David Keyes, Seattle’s Community Technology Program Manager, said the city still sees particularly lower-income communities and new immigrants relying on public computer labs for access to the Internet and computers. Sometimes, he said, disadvantaged community members opt to buy smartphones — a cheaper alternative to maintaining broadband at home.
The City of Seattle is tackling the issue of access by partnering with broadband developer Gigabit Squared to make use of excess optical fiber the city had. The two recently announced they would develop and operate an ultra high-speed, “fiber-to-the-home/fiber-to-the-business” broadband network.
The City of Seattle’s Department of Information Technology also works to improve access, providing free Internet connections for community organizations who offer technology training.
The goal? “Trying to reach tech underserved and disadvantaged communities,” Keyes said. “Even before the city had its first website, we started saying, ‘If we’re going to put content on the web, we have to make sure citizens have access to it.’”
The city’s Tech Matching Fund gives money to projects that promote digital literacy — like the Chinese Information and Service Center’s (CISC) “Come on! You are part of it!” program, which hosts two civic engagement and digital media production training camps for 20 immigrant youth.

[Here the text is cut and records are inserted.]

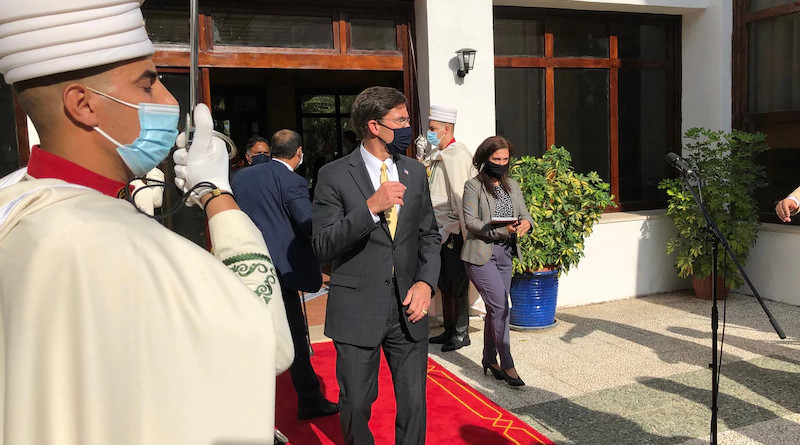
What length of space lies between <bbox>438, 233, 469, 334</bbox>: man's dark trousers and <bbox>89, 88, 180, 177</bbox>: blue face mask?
4578 mm

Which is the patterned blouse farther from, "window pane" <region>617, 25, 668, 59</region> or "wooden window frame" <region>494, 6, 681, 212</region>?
"window pane" <region>617, 25, 668, 59</region>

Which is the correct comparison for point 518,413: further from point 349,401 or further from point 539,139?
point 539,139

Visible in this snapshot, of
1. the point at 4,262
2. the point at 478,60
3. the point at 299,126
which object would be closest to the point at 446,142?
the point at 478,60

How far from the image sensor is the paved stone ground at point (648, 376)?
4.16m

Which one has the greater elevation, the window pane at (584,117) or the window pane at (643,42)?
the window pane at (643,42)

To combat some language barriers, Karia Wong, who works at the CISC’s Computing Lab, said her center teaches in English and Chinese. The center’s BTOP allotments will run out in the next year, leaving the program looking for alternative sources of funding.
Wong finds that children and seniors access technology education more often, but she worries about the adults — often new immigrants — missing it.
“We have a hard time catching the people in the middle,” she said. For those working adults, they just don’t have time.”
Hirotaka said there are also generational differences. Children will need more education in technology if they don’t use it at home or learn from their parents.
The Technology Access Foundation (TAF), a Seattle-based nonprofit devoted to preparing students of color for higher education in STEM (Science, Engineering, Technology, and Math) fields, teaches students basic technology they might not have seen at home.
August Aldebot-Green, a spokesperson for TAF, said Asian and Pacific Islander students are often inhibited by stereotypes.
“That’s to their detriment because they do need to learn this stuff from the ground up,” he said.
TAF is part of a larger movement to bring STEM education to students before college. TAF aims to break the cycle of people of color not participating in STEM fields by bringing in successful professionals of color to mentor the students.
“A lot of the kids that come into our programs thinking they’re not good at STEM,” Aldebot-Green said. “They’re getting that from the media, they’re getting that from teachers, they’re getting that from stereotypes. … They discover they are good at those things, and they go back and teach their younger siblings.”
Photo Caption: Technology Access Foundation (TAF) student graduated from high school excelling in science and technology courses, going on to attend Rensselaer Polytechnic Institute on scholarship. Photo courtesy of TAF.